Read and compare the comments of this article and other news about the butterfly switches/keyboards. There are practically none comments about the butterfly's advantages. In this page, I see 4~5 comments about how butterflies are better (out of 27) even though this was submitted to 1 hour ago. [0] Considering this is HN (which likes bashing Apple) and that this is an issue more about reliability than the butterfly keyboard itself, and that the title really doesn't indicate the loss of the butterfly switches, it's a pretty high value (IMHO).
I have yet to found anyone to complain while using the butterfly keyboards so IMO the criticism given to Apple with the butterfly switches are exaggerated.
The butterflies are innovative brand new switches, it's pretty reasonable for Apple to fail to predict these long-term failures. I was expecting 2018-style fixes where the fixes don't reduce the advantages of the switches; however I'm suspicious if the scissor based switches can retain low-pitch & stable keys.
When SJ did things, SJ wasn't worried about how others would say about new things. (To be fair, there were less people complaining as the market was much smaller before.) As a result, the (iterated and polished) end-results were pretty good, and people got to use the polished result.
I get to get worried about Apple when seeing these articles lately, as it looks like Apple has no more ideas and merely applying feedback to products.
I hope, (as a customer that prefers butterfly switches vastly over to more traditional switches or mechanical switches) 2019 & 2020 MBPs get a permanently fixed, better quality butterfly switches that can mitigate all customer dissatisfaction.
Yeah, so they can defer the problem until out of warantee... like they have done with every single other defect in the past.
Some people catch on to this fact and kick up a fuss in store when there is a newer model available without the defect, if you are lucky they will cave and replace it with a new model instead of a new old broken model.

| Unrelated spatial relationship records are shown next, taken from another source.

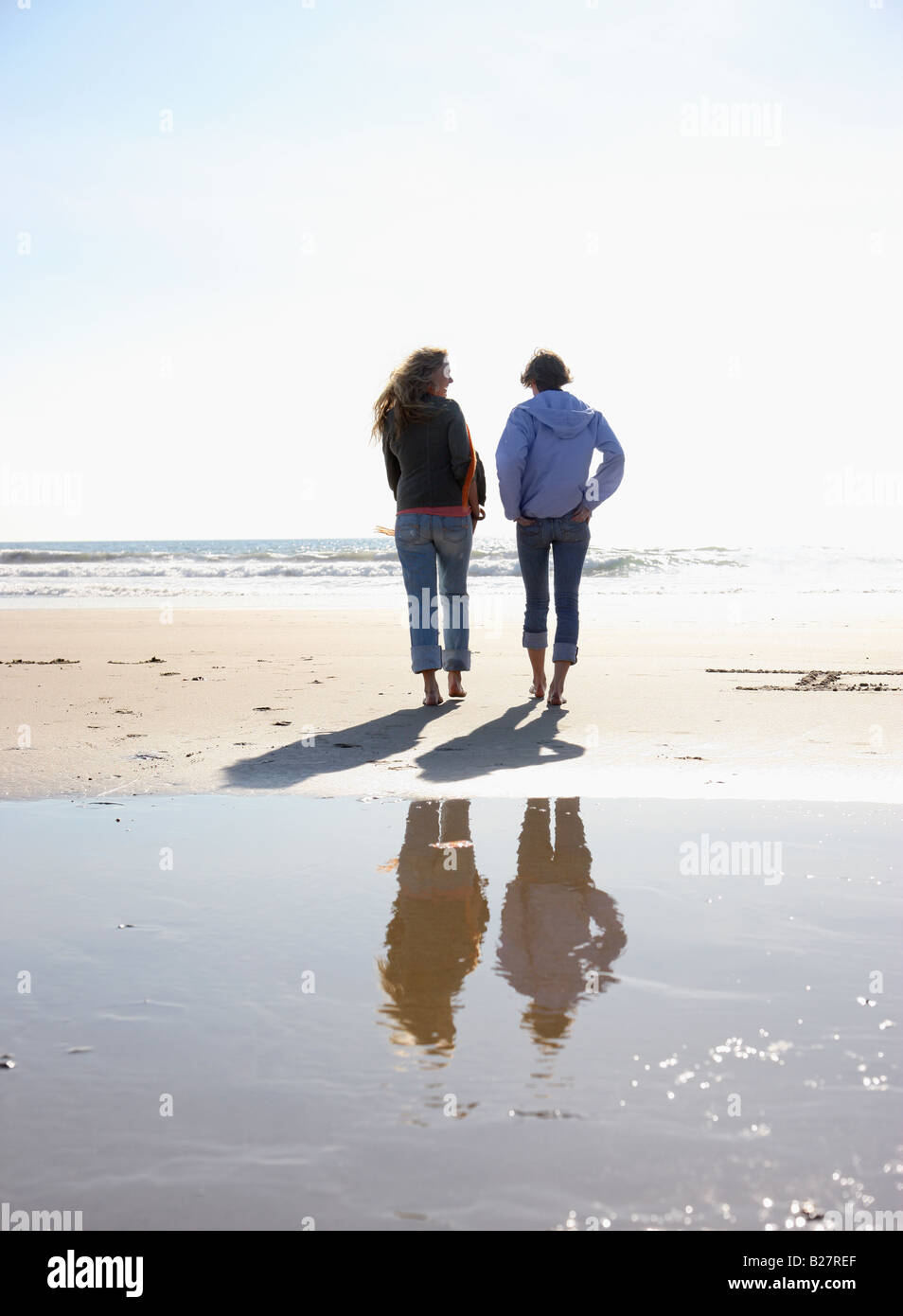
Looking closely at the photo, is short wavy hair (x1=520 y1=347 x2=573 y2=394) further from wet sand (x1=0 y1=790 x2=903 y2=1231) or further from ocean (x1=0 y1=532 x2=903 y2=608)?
ocean (x1=0 y1=532 x2=903 y2=608)

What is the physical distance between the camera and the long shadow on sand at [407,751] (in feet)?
13.1

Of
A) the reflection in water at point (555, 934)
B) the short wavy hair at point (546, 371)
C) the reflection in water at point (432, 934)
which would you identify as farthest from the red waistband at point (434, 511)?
the reflection in water at point (555, 934)

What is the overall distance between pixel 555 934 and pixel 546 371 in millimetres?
4125

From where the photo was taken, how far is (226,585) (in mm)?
23641

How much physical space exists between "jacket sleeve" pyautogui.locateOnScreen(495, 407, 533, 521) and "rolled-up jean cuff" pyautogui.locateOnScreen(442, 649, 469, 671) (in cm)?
76

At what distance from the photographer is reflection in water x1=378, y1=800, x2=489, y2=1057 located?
6.07 feet

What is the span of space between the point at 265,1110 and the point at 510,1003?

At least, this used to work about 10 years ago with the first significant defect on intel based models (GPU failures), I haven't bothered with Apple since, not worth it.
> The program covers eligible MacBook, MacBook Air, and MacBook Pro models for 4 years after the first retail sale of the unit.

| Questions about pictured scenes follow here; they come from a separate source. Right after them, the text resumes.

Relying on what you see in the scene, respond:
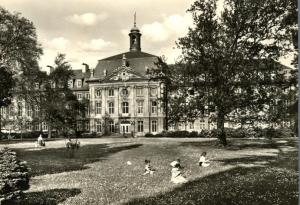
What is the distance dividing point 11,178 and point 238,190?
7.11 metres

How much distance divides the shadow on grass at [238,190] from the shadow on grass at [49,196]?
8.66 ft

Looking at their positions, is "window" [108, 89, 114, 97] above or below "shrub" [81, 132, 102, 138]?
above

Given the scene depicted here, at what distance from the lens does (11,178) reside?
497 inches

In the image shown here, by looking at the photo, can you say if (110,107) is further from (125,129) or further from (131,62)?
(131,62)

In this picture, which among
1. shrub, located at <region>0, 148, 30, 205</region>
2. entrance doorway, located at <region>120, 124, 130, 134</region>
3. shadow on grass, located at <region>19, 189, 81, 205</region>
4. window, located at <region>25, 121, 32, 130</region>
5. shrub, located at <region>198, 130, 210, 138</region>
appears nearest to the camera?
shrub, located at <region>0, 148, 30, 205</region>

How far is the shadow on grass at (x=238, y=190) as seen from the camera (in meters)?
12.9

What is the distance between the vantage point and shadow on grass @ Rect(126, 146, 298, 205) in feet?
42.4

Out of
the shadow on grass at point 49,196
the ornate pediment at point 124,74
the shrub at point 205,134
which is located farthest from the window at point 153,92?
the shadow on grass at point 49,196

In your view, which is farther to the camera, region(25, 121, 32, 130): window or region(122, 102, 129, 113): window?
region(25, 121, 32, 130): window

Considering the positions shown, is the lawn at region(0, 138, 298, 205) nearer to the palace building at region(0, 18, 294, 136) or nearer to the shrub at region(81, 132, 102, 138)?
the shrub at region(81, 132, 102, 138)

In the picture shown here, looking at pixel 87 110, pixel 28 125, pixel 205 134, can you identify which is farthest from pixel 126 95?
pixel 205 134

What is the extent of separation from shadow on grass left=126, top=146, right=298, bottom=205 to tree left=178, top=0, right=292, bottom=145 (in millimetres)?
13155

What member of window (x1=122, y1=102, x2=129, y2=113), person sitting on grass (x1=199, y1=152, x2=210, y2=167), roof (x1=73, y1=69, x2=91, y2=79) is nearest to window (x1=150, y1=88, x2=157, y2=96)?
window (x1=122, y1=102, x2=129, y2=113)

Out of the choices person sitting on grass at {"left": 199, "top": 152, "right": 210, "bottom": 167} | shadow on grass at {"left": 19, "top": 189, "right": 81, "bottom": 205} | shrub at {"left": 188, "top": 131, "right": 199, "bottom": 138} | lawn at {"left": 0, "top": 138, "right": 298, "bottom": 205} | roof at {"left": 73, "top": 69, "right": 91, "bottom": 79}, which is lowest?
shadow on grass at {"left": 19, "top": 189, "right": 81, "bottom": 205}
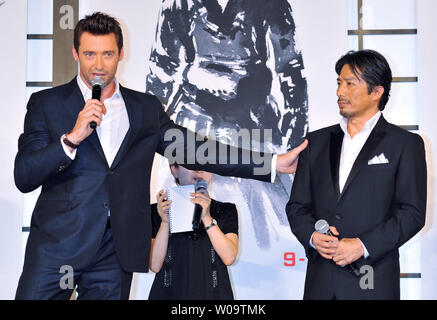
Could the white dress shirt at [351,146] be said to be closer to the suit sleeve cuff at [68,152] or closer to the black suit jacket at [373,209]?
the black suit jacket at [373,209]

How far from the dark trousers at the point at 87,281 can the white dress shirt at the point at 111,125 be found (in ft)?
1.09

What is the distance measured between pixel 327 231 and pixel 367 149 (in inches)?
16.5

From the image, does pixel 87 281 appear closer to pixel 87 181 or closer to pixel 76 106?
pixel 87 181

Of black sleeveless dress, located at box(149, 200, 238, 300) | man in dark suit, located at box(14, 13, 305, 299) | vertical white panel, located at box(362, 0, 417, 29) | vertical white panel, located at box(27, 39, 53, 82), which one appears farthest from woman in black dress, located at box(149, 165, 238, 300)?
vertical white panel, located at box(362, 0, 417, 29)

i.e. we get cover for a further three years, assuming your keyboard broke in year one (which AFAICT is equivalent to saying "you regularly use your mac")

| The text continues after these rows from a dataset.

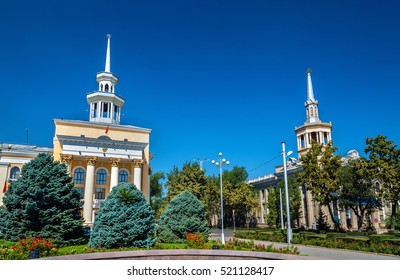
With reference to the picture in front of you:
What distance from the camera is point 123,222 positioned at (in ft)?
53.9

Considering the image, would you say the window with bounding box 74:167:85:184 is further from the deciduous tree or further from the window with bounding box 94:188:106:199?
the deciduous tree

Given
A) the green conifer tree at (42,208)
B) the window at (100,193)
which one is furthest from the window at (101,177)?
the green conifer tree at (42,208)

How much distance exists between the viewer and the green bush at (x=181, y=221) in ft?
65.2

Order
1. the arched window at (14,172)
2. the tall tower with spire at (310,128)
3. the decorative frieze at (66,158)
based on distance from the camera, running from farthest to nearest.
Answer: the tall tower with spire at (310,128)
the arched window at (14,172)
the decorative frieze at (66,158)

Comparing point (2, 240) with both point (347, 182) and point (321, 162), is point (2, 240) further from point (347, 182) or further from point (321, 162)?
point (347, 182)

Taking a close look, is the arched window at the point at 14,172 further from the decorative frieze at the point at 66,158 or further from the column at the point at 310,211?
the column at the point at 310,211

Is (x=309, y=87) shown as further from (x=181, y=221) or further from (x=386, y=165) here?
(x=181, y=221)

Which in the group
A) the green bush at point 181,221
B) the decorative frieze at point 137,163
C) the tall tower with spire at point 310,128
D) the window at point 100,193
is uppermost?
the tall tower with spire at point 310,128

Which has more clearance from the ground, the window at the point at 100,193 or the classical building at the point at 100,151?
the classical building at the point at 100,151

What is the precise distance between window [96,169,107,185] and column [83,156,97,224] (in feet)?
6.54

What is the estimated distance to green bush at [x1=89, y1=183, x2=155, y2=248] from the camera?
52.6 ft

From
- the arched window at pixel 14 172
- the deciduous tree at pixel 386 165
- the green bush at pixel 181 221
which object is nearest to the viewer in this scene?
the green bush at pixel 181 221

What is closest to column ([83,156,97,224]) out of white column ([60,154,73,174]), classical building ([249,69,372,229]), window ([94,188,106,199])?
white column ([60,154,73,174])
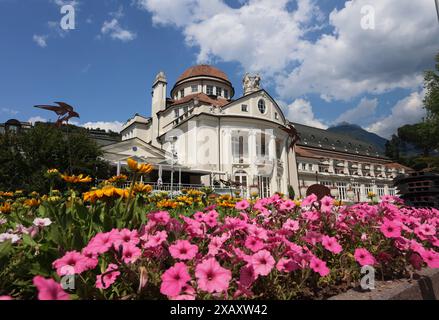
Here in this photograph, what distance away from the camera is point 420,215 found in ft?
10.1

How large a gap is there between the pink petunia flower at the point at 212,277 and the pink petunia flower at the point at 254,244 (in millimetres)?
337

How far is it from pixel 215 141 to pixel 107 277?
25329mm

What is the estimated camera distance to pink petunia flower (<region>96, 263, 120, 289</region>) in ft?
3.93

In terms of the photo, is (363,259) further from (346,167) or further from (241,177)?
(346,167)

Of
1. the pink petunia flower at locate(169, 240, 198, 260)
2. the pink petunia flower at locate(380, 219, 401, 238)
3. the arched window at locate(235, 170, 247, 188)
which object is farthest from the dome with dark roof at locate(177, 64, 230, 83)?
the pink petunia flower at locate(169, 240, 198, 260)

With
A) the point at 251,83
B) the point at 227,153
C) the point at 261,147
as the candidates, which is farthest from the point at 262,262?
the point at 251,83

For what it's worth I waited until they supposedly fixed the sticky keys issue, and got the new model last year. And within a few weeks my keys were stickingi anyway. Just going to leave that extra i in the last sentence for effect...
Because it's about realiability, they just can't get the butterfly mechanism to work without failing eventually and don't want to replace keyboards constantly. It's irrelavant that some people like the feel of the butterfly keyboard more if it breaks far too often.
I've had the first butterfly model (wast it 2016?), and indeed the keys would get stuck easily and I had to clean the keyboard with compressed air every other day, but even then I didn't have a single key broken down completely to stop functioning. And the 2018 model is much better, I will blow it with air occasionally, more as a precaution measure, and it works just fine.
I guess my 2013 macbook pro will have to stay alive yet another year. Plus half a year of seeing if these keys are reliable
>> Apple is apparently set to ditch the butterfly mechanism used in MacBooks since 2015, which has been the root of reliability issues and its low-travel design has also not been popular with many Mac users.
Profitability issues due to replacements
>> Kuo says that Apple’s butterfly design was expensive to manufacture due to low yields. The new keyboard is still expected to cost more than an average laptop keyboard, but it should be cheaper than the butterfly components.
Do they count low yields at the factory, or do they include replacements due to defects?